Tepper agreed that all delivered alcohol should have an adult signature, and said there were ways to arrange for deliveries to go to offices or PO boxes. Yet he alluded to a separate issue of being able to purchase spirits directly from craft distillers, which is a different proposition than the one Drizly, Speakeasy, and ReserveBar provide, pulling bottles directly from store shelves or curating inventory in a manner that remains compliant with the three-tier system of suppliers, distributors, and retailers.

Oregon-based Westward’s Whiskey Club started with two members in 2019, and boasts more than 2,200 today. Kelly Woodcock, who is a partner and vice-president for Westward’s guest experience and whiskey club, says that before Covid-19, they struggled to grow membership because state law required products be purchased in-person and shipped in state. “The law completely lacked common sense,” she said. “Our state regulating body took really swift action, it was almost overnight, where they changed the laws to allow for direct-to-consumer shipping. And that became our lifeline to stay afloat, and allowed us to maintain a relationship with our consumers.”

She says that about 47% of club members live out of the state, and that while reception has been mostly positive, she occasionally gets a customer who becomes angry when their order is delayed. “Because the state-to-state laws are so complex and varied, the consumer doesn’t understand why it’s going to take three, four weeks to get a package.”

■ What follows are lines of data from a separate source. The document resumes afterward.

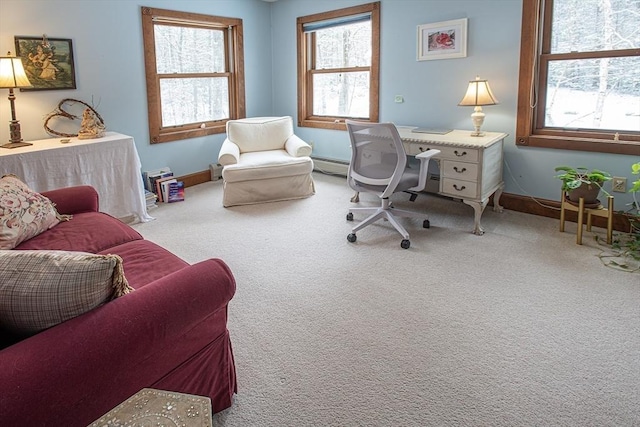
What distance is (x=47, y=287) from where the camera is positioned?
126 centimetres

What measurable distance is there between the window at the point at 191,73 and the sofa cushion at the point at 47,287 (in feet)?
12.6

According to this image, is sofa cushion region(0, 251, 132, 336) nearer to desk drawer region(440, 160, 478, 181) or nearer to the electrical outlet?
desk drawer region(440, 160, 478, 181)

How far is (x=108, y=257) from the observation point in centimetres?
136

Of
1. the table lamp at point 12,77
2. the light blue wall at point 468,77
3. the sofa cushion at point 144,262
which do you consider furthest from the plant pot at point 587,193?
the table lamp at point 12,77

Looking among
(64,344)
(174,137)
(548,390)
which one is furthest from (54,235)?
(174,137)

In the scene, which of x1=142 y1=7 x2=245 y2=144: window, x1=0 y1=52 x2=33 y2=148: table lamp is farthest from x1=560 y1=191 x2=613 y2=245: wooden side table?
x1=0 y1=52 x2=33 y2=148: table lamp

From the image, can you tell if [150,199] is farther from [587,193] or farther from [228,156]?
[587,193]

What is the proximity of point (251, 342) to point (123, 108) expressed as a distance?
327cm

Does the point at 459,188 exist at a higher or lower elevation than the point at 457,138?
lower

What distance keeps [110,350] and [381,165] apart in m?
2.60

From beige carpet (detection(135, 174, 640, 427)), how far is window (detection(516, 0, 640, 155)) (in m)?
0.78

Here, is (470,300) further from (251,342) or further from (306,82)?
(306,82)

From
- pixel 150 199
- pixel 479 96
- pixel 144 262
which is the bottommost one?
pixel 150 199

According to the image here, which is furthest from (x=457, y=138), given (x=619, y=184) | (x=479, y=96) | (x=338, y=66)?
(x=338, y=66)
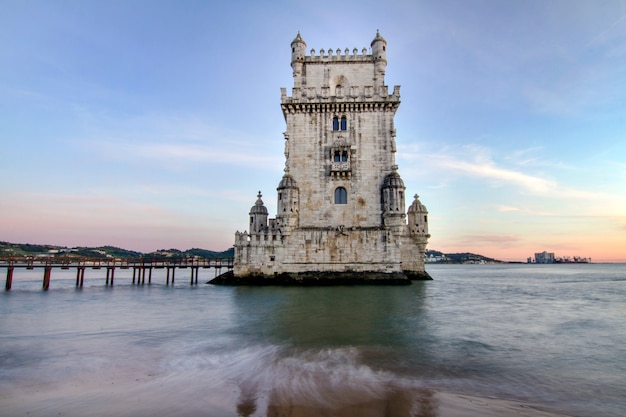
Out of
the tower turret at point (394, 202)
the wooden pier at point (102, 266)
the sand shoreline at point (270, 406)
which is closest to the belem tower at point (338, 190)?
the tower turret at point (394, 202)

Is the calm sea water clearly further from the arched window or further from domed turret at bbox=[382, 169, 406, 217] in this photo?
the arched window

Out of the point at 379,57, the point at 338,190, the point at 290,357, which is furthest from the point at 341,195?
the point at 290,357

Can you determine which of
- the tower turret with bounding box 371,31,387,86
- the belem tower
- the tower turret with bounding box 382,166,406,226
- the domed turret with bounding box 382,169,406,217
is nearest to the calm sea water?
the belem tower

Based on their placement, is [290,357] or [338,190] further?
[338,190]

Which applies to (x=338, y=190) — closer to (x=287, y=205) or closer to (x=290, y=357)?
(x=287, y=205)

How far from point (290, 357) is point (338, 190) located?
21.6 metres

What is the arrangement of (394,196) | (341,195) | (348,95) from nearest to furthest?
1. (394,196)
2. (341,195)
3. (348,95)

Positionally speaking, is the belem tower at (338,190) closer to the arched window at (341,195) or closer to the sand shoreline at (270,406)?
the arched window at (341,195)

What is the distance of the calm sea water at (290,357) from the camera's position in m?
6.29

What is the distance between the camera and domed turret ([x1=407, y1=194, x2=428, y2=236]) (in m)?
31.0

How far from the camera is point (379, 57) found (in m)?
31.5

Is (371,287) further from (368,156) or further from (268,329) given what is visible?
(268,329)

Woodcock said that Westward has ambitions to grow beyond Oregon, and that direct-to-consumer shipping remains critical for small and mid-sized spirits companies, but as Tepper notes, it will ultimately be on state legislators to “get with modern times”. Correia, meanwhile, says that ReserveBar is in conversation with regulators and legislators on a monthly basis.

While there may be some resistance to true supplier-to-consumer shipping, the general consensus is that a better e-commerce landscape will benefit all. “There are factions within all tiers that see the writing on the wall, and want to support it and ensure that they’re playing a part in this brighter future,” Jacobs said.